Ne consegue che, se, al di fuori di quest'ultima ipotesi, i compiti di rimozione e custodia spettano «all'ente proprietario o concessionario della strada, non v'è dubbio, in difetto di previsione contraria, che al medesimo ente spetti anche sostenere i relativi oneri economici (salvo, ovviamente, rivalsa nei confronti dei proprietari o responsabili dell'abbandono dei veicoli). 

 Non è, dunque, il regolamento ad attribuire all'ente concessionario della strada l'onere delle spese in questione: il regolamento non fa che esplicitare quanto già ricavabile dalla norma primaria» (Sez. 1, n. 11543, 19/5/2009)».

Da quanto sopra, appare evidente che, a dispetto di quanto sostiene il Comune, la fonte dei doveri del gestore della strada pubblica nei casi come quelli in esame, è da rinvenirsi nella legge.

Questo, tuttavia, a parere dei Giudici di legittimità, non esime la pubblica amministrazione dalla regola formale imposta per l'attività negoziale dalla stessa svolta, ossia la forma scritta richiesta a pena di nullità. E ciò in considerazione del fatto che:

  • «il rispetto della forma scritta ad substantiam, prevista a pena di nullità deve essere comunque assicurato»;
  • «nel nostro ordinamento non c'è spazio per un facere della P.A. che non trovi fondamento in una fonte normativa, comunque regolante il settore»;
  • l'azione pubblica deve essere resa leggibile e conoscibile dai consociati, così come il percorso volitivo che conduce al negozio privato;
  • deve esserci certezza sia delle clausole contrattuali che del corrispettivo pattuito;
  • la manifestazione della volontà negoziale deve avvenire in forme oggettive ed estrinseche.

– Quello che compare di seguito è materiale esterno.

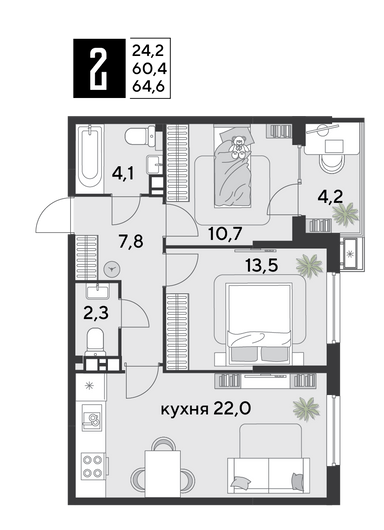 Найти недорогие квартиры в Краснодаре. Продажа 2-комнатной квартиры 64,6 м², 7/9 этаж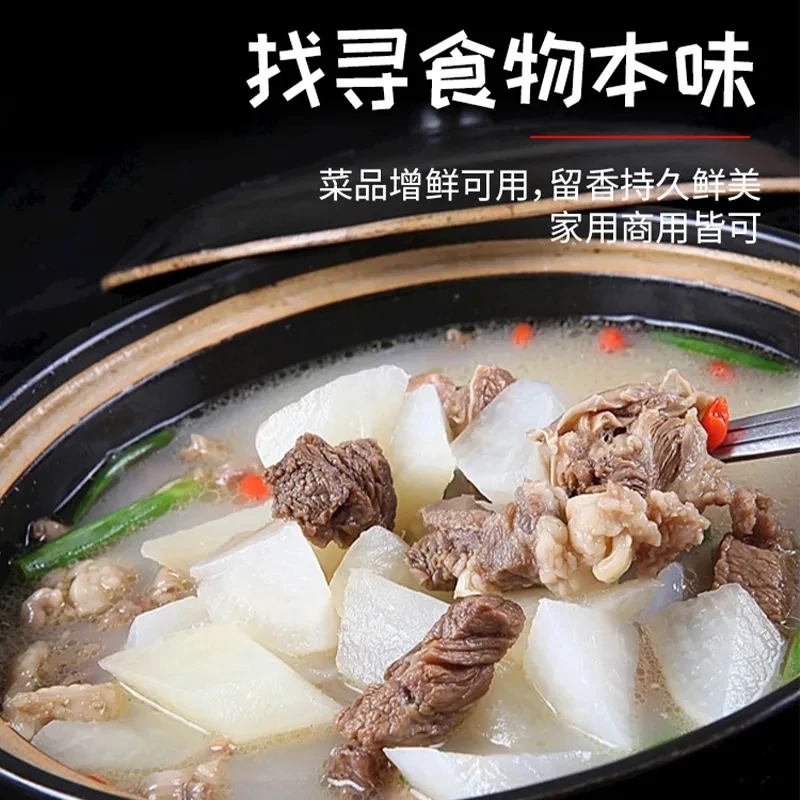 【拍一发30包】炖牛羊肉料包提鲜增香/炖牛肉/炖牛羊肉/炖牛脯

Alla luce delle considerazioni sin qui svolte, pertanto, la Corte di cassazione, ha accolto il ricorso del Comune limitatamente alla questione della forma scritta richiesta per la convenzione con il centro di raccolta dei veicoli abbandonati su strada pubblica, e ha riformato la sentenza di secondo grado, rinviando ai Giudici d'appello in diversa composizione.